Dutch historian Johan Huizinga (1872-1945) was one of the pioneers of modern and postmodern cultural history. His narratives, overflowing with colourful, metaphoric and anthropologic plots of history, still inspire today’s scientific historiography.1 Originally being a scholar of Indo-European languages and linguistics, he turned to history around 1900. He became a professor of General and Dutch history at Groningen University in 1905, and finally of General history at Leiden University in 1915 (until 1942).

There in Leiden, he was resistant to antisemitism during the Nazi occupation of the Netherlands. Huizinga’s most famous work is ‘The Waning of The Middle Ages’, first published in Dutch in 1919.2 In this classic book, he described the 14th and 15th centuries as an age of decline, metaphorically expressed in the picture of the season of fall; for Huizinga, they were the ‘autumn of the middle ages’.3 Other famous and influential works are ‘Erasmus and the Age of Reformation’ (1924), ‘Dutch Civilisation in the Seventeenth Century’ (1941), and ‘Homo ludens: a Study of the Play-element in Culture’.4

Methodologically, all of those books were highly innovative. They focussed on art, theatrics and discourse – long before the dawn of the New Cultural History at the end of the 1980s.5 One could go as far as describing Huizinga’s cultural history as ‘proto-constructivist’ or ‘crypto-constructivist’, at least in his deep understanding of the metaphorical and aesthetic constitution of culture.

****************************************

▸ Written request 1
How many lines in the rows contain the word "shrub", with case counting? Give only the number.

****************************************

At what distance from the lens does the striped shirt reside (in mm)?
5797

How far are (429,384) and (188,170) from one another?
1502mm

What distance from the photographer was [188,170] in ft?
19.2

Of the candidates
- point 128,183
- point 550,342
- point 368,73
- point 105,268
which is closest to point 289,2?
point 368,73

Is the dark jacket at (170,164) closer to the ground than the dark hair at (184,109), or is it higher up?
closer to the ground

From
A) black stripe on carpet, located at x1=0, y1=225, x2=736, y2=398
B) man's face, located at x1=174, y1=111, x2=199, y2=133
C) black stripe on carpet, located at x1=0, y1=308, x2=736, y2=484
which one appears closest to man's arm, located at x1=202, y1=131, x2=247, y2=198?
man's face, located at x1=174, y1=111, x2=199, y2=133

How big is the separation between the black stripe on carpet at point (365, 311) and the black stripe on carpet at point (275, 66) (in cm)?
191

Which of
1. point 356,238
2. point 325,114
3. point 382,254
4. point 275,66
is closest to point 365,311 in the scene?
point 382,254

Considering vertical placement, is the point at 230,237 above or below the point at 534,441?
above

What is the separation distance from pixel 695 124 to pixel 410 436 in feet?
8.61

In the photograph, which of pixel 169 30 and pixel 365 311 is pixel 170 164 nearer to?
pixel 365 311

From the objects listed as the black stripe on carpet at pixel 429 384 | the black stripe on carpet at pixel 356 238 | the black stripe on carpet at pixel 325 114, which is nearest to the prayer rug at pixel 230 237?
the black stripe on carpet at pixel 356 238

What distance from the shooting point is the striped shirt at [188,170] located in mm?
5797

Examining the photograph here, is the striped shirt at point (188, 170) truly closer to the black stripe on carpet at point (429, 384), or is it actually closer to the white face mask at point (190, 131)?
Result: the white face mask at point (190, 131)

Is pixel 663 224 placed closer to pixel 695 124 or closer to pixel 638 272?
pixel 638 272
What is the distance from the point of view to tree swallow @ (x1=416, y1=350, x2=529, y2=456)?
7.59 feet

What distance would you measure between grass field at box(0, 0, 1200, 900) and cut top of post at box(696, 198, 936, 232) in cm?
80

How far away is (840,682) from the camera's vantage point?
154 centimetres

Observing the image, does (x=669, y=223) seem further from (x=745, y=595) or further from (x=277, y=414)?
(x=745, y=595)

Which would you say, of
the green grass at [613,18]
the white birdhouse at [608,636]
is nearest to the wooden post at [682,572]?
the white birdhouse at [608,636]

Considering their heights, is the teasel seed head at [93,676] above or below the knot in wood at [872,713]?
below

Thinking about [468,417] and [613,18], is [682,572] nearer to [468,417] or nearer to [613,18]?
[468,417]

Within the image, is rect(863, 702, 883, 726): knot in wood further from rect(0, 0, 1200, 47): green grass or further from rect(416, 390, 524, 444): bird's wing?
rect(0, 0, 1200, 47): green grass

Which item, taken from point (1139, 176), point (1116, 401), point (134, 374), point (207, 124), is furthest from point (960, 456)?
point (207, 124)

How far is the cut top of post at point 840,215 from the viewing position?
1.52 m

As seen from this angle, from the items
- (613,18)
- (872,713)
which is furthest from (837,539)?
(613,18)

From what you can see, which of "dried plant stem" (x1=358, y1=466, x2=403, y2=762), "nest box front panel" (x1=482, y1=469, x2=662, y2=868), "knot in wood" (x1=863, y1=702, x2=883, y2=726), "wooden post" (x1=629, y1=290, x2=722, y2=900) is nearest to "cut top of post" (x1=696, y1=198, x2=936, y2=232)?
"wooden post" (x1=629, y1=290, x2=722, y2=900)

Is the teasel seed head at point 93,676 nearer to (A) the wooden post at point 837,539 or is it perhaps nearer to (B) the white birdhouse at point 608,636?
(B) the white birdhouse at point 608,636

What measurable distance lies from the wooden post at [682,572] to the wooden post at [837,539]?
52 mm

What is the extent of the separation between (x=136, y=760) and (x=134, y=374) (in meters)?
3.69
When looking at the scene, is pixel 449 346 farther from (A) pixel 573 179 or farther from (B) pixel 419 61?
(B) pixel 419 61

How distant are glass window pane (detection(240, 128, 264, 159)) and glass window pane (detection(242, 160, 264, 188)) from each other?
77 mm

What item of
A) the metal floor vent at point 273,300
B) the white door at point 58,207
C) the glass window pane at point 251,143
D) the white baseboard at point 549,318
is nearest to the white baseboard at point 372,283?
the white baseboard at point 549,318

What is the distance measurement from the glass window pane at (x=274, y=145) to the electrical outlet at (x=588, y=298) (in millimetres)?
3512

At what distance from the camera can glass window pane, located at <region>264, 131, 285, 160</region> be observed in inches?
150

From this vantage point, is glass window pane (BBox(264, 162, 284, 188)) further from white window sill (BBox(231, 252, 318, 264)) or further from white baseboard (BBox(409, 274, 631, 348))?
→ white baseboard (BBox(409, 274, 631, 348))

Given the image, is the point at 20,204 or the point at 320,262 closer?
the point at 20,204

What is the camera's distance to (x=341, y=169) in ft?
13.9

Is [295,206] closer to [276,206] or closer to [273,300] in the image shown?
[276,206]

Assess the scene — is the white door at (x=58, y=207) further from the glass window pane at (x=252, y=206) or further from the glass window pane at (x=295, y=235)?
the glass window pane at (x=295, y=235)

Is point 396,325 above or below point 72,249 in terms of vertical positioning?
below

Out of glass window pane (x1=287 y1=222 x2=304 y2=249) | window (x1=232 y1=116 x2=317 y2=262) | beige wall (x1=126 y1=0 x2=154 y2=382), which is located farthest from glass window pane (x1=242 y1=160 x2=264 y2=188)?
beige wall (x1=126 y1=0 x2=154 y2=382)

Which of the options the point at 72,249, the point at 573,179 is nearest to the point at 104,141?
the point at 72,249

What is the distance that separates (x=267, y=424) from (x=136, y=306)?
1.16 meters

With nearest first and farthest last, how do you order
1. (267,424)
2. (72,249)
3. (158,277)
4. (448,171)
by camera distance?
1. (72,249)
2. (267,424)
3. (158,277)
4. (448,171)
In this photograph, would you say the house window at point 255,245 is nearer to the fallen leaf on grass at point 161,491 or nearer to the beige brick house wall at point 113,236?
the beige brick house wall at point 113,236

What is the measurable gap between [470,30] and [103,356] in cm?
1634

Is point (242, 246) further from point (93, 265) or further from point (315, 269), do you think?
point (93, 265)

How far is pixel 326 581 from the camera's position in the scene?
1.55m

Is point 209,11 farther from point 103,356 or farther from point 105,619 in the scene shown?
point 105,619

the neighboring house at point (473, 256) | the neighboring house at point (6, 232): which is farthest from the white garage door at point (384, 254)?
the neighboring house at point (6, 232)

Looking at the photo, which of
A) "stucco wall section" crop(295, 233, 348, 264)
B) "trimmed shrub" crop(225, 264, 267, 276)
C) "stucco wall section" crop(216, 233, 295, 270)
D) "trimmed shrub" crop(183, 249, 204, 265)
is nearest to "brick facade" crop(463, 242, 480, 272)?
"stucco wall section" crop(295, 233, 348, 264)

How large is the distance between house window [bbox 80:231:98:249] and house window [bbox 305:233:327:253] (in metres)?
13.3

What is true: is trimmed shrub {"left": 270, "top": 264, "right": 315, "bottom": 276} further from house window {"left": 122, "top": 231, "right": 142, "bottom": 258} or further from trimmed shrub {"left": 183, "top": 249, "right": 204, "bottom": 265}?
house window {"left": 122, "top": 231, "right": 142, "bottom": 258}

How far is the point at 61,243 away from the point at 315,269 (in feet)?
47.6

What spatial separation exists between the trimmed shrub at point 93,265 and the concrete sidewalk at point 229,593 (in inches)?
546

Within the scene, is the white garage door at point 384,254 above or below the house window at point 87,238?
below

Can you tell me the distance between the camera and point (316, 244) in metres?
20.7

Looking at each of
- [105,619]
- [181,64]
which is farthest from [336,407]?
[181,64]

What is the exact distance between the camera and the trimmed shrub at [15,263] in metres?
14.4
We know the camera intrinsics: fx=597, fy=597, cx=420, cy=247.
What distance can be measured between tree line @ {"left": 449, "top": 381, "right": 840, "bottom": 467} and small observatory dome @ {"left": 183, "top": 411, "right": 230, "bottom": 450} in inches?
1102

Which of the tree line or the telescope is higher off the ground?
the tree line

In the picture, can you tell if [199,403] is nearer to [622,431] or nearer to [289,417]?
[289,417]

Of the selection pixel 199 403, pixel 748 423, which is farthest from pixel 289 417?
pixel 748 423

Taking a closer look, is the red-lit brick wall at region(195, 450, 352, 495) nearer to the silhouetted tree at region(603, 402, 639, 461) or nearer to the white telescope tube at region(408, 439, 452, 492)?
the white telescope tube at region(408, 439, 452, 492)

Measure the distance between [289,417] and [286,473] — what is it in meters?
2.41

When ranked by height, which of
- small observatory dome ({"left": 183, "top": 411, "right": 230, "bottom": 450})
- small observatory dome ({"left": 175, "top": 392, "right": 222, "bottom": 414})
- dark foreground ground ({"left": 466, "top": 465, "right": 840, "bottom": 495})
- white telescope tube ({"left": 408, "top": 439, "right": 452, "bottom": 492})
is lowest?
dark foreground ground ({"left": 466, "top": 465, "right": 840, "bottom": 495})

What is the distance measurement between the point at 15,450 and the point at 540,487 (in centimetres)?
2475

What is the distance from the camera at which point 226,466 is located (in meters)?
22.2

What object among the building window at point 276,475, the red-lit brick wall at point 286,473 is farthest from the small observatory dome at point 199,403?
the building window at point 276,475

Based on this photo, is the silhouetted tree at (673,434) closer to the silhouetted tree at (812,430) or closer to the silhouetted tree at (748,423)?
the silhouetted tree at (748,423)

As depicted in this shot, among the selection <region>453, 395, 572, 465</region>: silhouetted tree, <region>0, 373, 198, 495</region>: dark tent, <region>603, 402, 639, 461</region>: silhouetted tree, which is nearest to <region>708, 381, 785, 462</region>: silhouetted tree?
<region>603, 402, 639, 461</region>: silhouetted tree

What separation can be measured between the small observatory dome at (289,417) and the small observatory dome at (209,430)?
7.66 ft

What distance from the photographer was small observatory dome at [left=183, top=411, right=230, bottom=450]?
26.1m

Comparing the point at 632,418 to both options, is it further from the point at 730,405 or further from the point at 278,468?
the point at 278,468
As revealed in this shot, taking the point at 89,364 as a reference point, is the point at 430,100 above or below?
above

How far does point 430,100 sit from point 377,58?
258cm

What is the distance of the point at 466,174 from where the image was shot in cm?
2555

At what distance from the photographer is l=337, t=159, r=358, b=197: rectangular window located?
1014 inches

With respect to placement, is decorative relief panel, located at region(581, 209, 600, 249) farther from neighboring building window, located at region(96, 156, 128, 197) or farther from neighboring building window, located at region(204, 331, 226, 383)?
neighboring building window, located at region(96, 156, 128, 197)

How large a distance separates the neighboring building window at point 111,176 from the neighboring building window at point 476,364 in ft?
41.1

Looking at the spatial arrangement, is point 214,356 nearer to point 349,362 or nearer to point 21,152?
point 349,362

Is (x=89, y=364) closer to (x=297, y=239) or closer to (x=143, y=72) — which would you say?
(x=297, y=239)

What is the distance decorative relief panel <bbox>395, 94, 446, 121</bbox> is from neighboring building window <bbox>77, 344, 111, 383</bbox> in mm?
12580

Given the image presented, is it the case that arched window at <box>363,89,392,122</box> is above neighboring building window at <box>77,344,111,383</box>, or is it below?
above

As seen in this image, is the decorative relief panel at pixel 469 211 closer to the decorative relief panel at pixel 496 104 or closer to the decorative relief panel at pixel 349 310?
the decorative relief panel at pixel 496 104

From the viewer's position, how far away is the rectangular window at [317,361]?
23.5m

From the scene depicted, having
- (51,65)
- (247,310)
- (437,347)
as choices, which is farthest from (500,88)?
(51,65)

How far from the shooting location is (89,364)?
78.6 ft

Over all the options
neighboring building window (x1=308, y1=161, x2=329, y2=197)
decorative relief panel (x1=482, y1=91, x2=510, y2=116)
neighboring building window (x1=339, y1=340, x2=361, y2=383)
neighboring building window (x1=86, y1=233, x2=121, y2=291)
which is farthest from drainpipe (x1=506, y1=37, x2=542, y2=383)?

****************************************

▸ Written request 2
Answer these questions from the passage on Huizinga:
(a) In what year did he become a professor at Groningen University?
(b) In what language and year was 'The Waning of The Middle Ages' first published?
(c) When did the New Cultural History dawn?

▸ Written solution 1
5

▸ Written solution 2
(a) 1905
(b) Dutch, 1919
(c) At the end of the 1980s